Urological and gastroenterological reasons:
  • bladder cancer;
  • urethritis;
  • urolithiasis disease;
  • anomaly of kidney development;
  • urethral diverticulum;
  • cystitis;
  • ureterocele;
  • inflammation of the paraurethral glands;
  • colon cancer;
  • hernias;
  • constipation;
  • Crohn's disease;
  • colitis.

Neurological, musculo-ligamentous and bone causes:

  • neuralgia;
  • abscess of the iliopsoas muscle;
  • coccydynia;
  • femoral or ventral hernia;
  • iliac bone sarcoma;
  • hip dysfunction;
  • myofascial syndrome.

Chronic pelvic pain syndrome: treatment in men

Treatment depends on the etiology of the disease.
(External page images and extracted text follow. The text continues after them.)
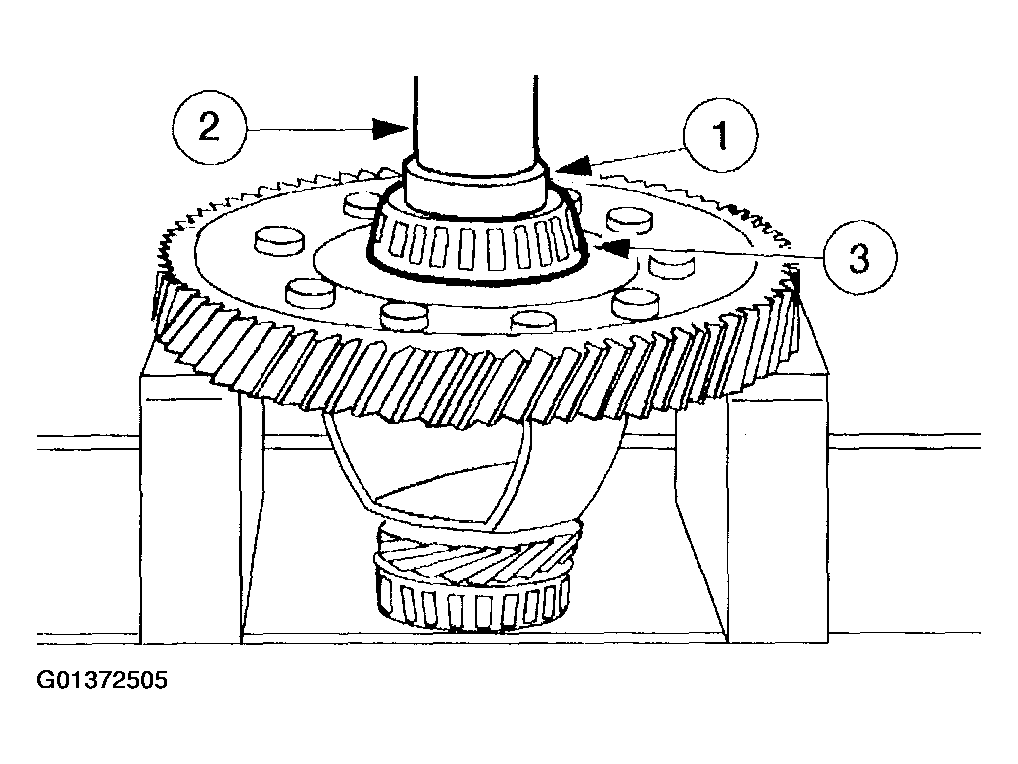 2
1
3
G01372505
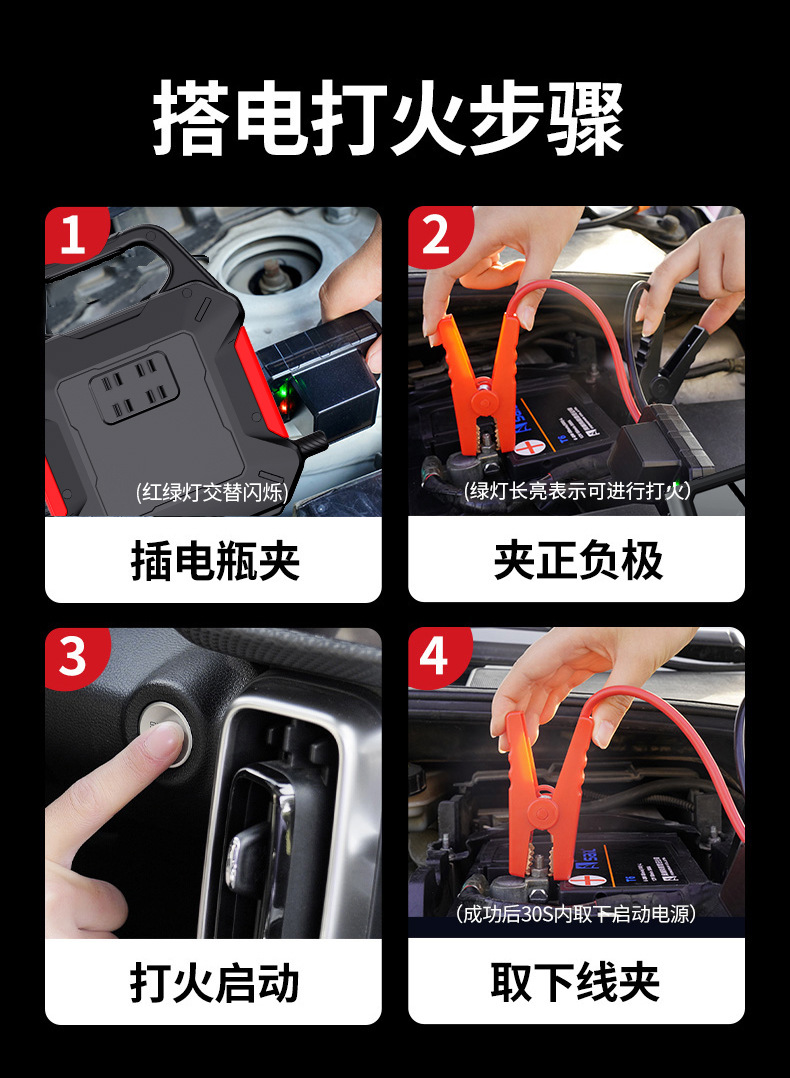 搭电打火步骤

1
(红绿灯交替闪烁)
插电瓶夹

2
(绿灯长亮表示可进行打火)
夹正负极

3
打火启动

4
(成功后30S内取下启动电源)
取下线夹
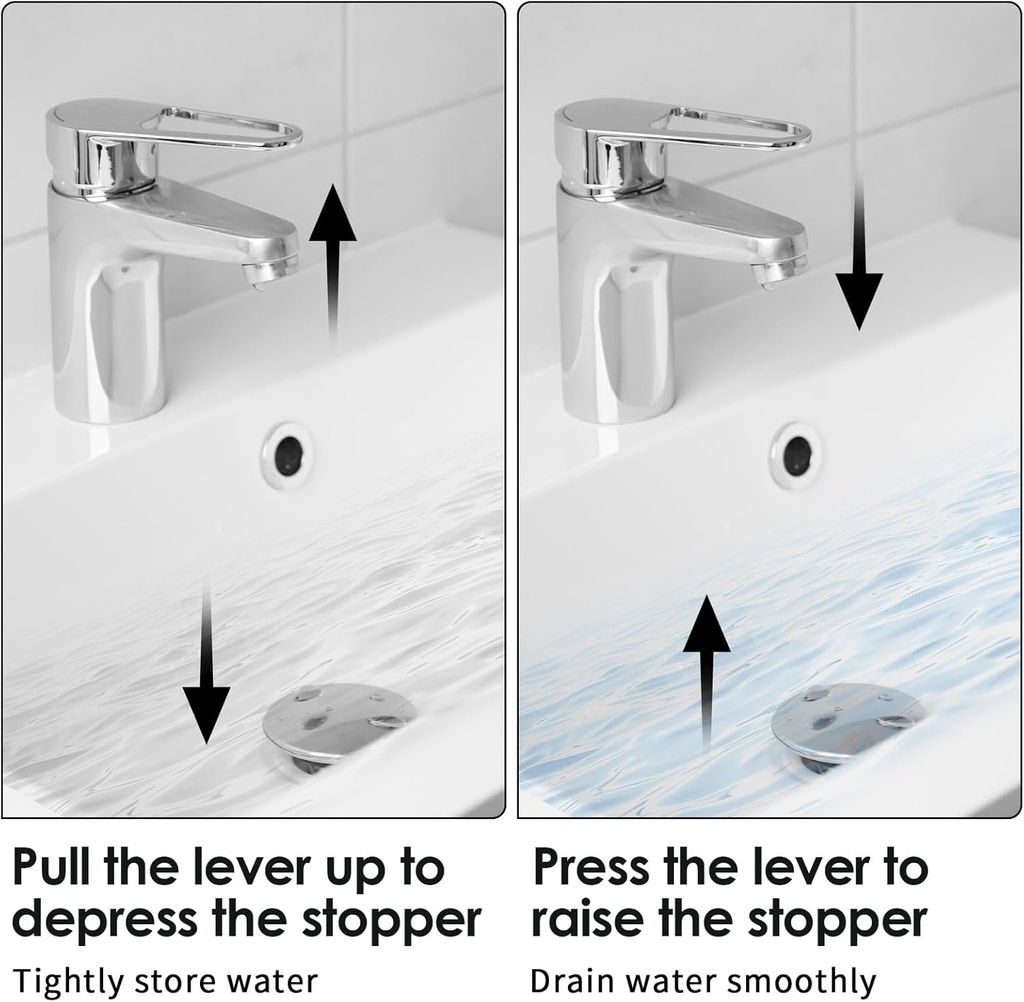 Pull the lever up to depress the stopper

Tightly store water

Press the lever to raise the stopper

Drain water smoothly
In the presence of chronic neuropathic pain syndromes, the following groups of medications are prescribed:

  • anticonvulsants;
  • α-blockers;
  • analgesics;
  • muscle relaxants;
  • nonspecific anti-inflammatory and desensitizing drugs;
  • plant adaptogens;
  • membrane stabilizers;
  • tranquilizers;
  • sedatives;
  • phosphorus preparations;
  • novocaine blockades;
  • neuroleptics;
  • immunosuppressants;
  • anticholinesterase drugs;
  • corticosteroids.

Chronic pain syndrome: treatment in women

In the absence of clearly defined gynecological pathology, reflexology is prescribed. If signs of depression are detected, antidepressants can be used. If neoplasms are detected in the pelvic area, surgical intervention is indicated. As a rule, laparoscopy is performed in the absence of a positive result from conservative methods of therapy.